Bölge insanı başta TRT olmak üzere diğer TV yayınları sayesinde diğer Balkan ülkelerinde de kendisi gibi Türkçe konuşan, Müslüman insanların olduğunu fark etmiş, aynı kültürün bir parçası olduğunu görmüştür.
O bölge insanını bir araya getiren ve yerinde (aynı şehirde, aynı bölgede) programların düzenlenmesi.
4. TRT yayınlarında Balkanlar'daki Türklerin kültürel ve sosyal faaliyetlerine daha geniş yer verilmesi, özel günlerinin o bölge insanın da katılımı ile aktarılması uygun olacaktır.

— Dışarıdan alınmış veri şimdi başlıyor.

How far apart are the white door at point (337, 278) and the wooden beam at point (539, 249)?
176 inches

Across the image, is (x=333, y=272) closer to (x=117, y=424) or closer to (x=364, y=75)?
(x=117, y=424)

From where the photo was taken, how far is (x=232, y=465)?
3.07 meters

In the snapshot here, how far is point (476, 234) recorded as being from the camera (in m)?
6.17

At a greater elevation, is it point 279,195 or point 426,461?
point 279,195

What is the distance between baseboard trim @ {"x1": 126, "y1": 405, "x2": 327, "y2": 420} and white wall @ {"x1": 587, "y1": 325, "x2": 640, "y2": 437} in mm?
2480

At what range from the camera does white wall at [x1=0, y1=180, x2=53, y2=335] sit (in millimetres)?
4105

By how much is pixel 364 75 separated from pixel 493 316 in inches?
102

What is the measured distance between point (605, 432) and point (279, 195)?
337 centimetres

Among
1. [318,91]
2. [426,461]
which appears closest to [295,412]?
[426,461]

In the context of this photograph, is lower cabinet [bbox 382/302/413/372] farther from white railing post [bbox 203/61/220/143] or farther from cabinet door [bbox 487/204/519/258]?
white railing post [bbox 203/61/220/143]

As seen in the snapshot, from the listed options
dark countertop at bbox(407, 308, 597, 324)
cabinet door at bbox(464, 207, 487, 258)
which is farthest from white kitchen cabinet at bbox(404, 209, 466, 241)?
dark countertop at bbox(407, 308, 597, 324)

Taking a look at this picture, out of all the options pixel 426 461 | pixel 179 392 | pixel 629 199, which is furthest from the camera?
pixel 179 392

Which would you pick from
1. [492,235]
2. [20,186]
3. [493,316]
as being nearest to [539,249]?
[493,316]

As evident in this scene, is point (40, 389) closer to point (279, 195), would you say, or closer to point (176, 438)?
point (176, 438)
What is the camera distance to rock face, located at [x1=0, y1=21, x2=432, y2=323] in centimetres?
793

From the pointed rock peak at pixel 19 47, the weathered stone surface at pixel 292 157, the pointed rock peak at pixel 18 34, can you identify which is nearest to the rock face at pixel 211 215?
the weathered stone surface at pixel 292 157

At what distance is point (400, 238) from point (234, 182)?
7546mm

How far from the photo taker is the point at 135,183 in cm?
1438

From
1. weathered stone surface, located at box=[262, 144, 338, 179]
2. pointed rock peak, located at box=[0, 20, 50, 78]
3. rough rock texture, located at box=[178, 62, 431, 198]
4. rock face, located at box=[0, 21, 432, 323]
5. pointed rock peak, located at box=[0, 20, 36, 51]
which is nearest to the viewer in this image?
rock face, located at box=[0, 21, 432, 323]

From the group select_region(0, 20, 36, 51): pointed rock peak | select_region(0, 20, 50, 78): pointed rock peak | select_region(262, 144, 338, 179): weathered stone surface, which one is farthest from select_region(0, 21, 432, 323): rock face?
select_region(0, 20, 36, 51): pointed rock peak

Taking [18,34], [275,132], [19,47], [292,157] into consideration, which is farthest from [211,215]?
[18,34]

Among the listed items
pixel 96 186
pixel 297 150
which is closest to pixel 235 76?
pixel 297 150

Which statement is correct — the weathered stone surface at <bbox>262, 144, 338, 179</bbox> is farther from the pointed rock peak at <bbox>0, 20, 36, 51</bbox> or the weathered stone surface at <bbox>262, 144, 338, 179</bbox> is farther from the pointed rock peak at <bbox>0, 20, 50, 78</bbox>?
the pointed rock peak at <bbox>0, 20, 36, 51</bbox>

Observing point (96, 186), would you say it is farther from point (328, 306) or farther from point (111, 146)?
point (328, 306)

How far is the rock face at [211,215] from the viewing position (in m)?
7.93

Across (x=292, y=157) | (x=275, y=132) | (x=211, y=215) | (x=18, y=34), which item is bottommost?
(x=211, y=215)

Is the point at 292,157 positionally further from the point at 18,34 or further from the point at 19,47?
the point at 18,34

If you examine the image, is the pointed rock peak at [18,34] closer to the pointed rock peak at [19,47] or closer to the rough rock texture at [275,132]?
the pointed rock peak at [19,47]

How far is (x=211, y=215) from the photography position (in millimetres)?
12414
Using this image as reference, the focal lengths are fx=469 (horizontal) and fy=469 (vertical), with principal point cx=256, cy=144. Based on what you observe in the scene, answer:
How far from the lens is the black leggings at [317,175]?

5. Sadece TRT Çocuk bile hazırlanan özel programlarla, oralarda yetişen Türk çocuklarına, kendi dilini ve değerlerini öğrenmesi yönünden çok şey katabilir. Özetle TRT Bulgaristan'daki Türk çocuklarının yetişmesinde, yetişkinlerin de Türkiye hakkında sağlıklı bilgi edinmesinde ve kendi değerleriyle buluşmasında etkilidir.'
6. Balkanlar'da bölgesel Türkçe TV ve radyo kanallarının kurulmasına destek sağlanmalıdır. Bu kanalların basılı yayın organlarının oluşmasına da destek verilmelidir. Bu konuda, azınlık Türk Kültür Dernekleri öncülük yapabilir. Teknik donanım ve yetişmiş eleman konusunda TRT diğer kurumlar (örneğin TİKA v.s.) ile ortak hareketle bu projelerin gerçekleşmesini sağlayabilir. Kalıcı olması, o bölge insanını işin içine çekecek, sorumluluğunu ve özgüvenini artıracak TV ve radyo kanallarının kurulması en önemli hedef olmalıdır. Balkanlar'da etkin olabilmemiz ve soydaşlarımıza sahip çıkmak için "balık yemeyi değil de balık tutmayı öğretmek" ana hedef olmalıdır.'
TRT Balkan'ın Bursa'da kurulması gerçekleşirse ciddi bir başarıya imza atılmış olacak.